··· Text

Home>Lifting & moving>Cranes>To the next 75 years
Home>Lifting & moving>Heavy Duty Lifting & Moving>To the next 75 years
Home>Handbooks>HSD Guide 2019>To the next 75 years
ARTICLE

To the next 75 years

06 January 2020

Ross Moloney, CEO of The Lifting Equipment Engineers Association (LEEA), reviews a year in which the association celebrated its past by creating initiatives to sustain the lifting industry’s future.

2019 will go down as the year the lifting industry stepped purposely into its future. It was the year when LEEA (The Lifting Equipment Engineers Association) celebrated its 75th anniversary year by looking ahead and taking steps that will contribute to the sector’s sustainability.

LEEA held its first meeting on 3 June 1944, when nine people, representing eight chain testing houses, met at the Great Eastern Hotel, near Liverpool Street Station in London. It was at this meeting that the idea to form an association to take on the might of government was conceived. The name they chose was ‘The London Chain Testers Association’, which would eventually go on change its name to the Lifting Equipment Engineers Association in 1988.

75 years later, LEEA held a Parliamentary Reception in the Palace of Westminster, hosted by Jonathan Djanogly, MP for Huntingdon, where leading members of the industry gathered to hear some the crucial measures being put in place with the aim of ensuring that we have the skills and talent to take us into the next 75 years.

Think Lifting

Like many sectors, the Lifting Industry needs to recruit new talent to ensure its future sustainability. Our industry needs to generate a louder buzz, pitch ourselves to younger people and provide an accessible pathway to enter our sector for those whose interest we attract. This starts with engaging with schools.

······

--- What to do ---
Sum up the article on the Lifting Equipment Engineers Association's 75th year in two sentences.

··· Given data

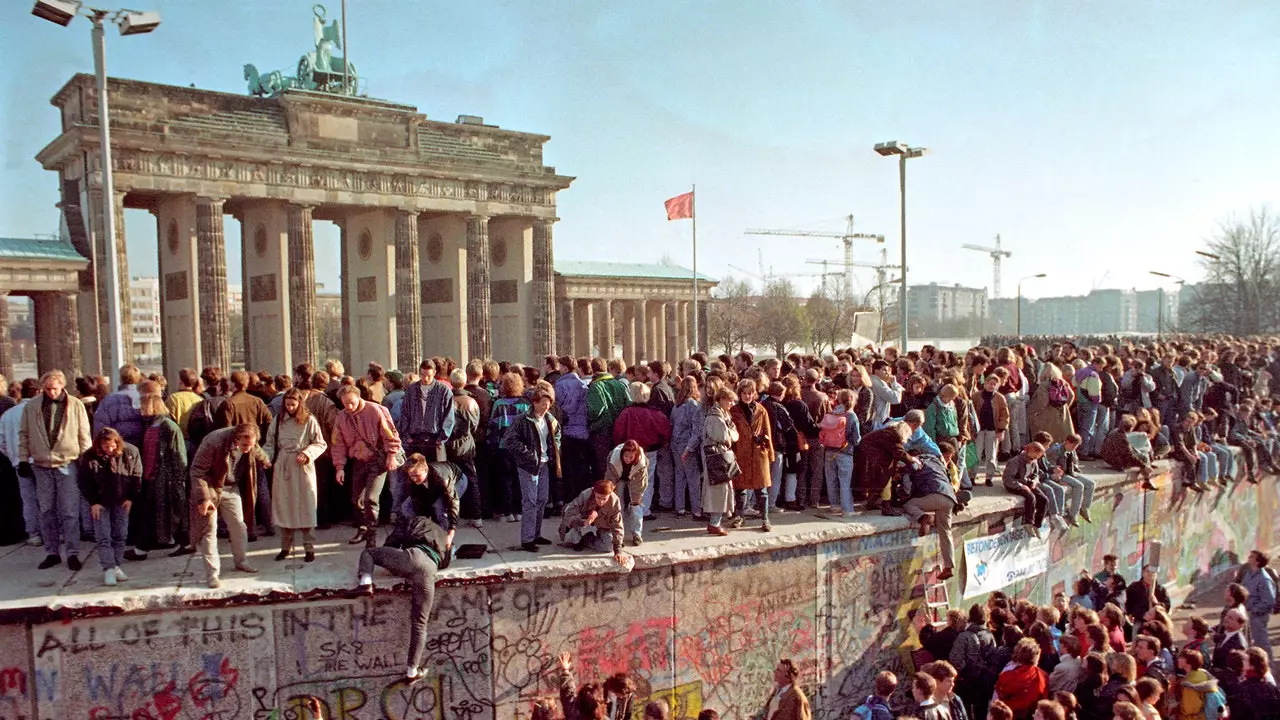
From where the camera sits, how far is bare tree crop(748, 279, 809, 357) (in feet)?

······
··· Given data

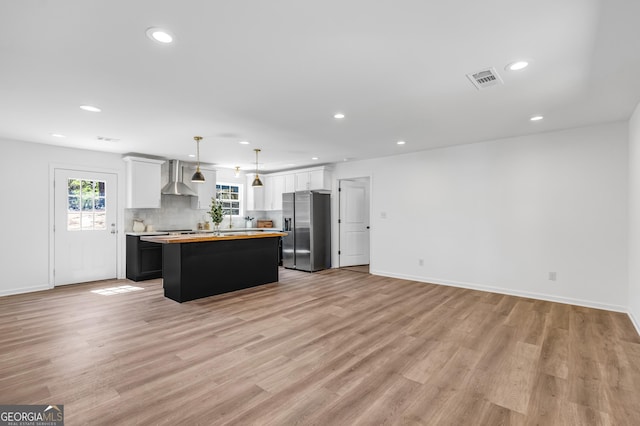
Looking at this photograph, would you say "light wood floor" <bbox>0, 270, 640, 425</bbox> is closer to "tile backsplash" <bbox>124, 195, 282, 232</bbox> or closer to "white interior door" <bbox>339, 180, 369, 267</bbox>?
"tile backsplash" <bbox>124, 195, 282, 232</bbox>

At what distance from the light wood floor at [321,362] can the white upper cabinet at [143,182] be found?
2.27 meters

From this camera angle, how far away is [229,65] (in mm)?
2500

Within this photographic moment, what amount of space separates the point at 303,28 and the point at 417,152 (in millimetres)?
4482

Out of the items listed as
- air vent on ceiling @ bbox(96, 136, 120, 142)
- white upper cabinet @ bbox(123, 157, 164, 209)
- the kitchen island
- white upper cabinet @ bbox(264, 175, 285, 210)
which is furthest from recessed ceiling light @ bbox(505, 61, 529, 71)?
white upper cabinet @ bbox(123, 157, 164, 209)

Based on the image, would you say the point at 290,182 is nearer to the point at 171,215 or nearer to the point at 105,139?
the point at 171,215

······

--- Full answer ---
In 2019 the Lifting Equipment Engineers Association (LEEA) marked its 75th anniversary by looking ahead and taking steps toward the lifting industry's sustainability, including a Parliamentary Reception at the Palace of Westminster where industry leaders heard about measures to secure the skills and talent for the next 75 years. The association first met on 3 June 1944 as the London Chain Testers Association and took its current name in 1988, and it now says the industry must recruit new talent by appealing to younger people, starting with schools.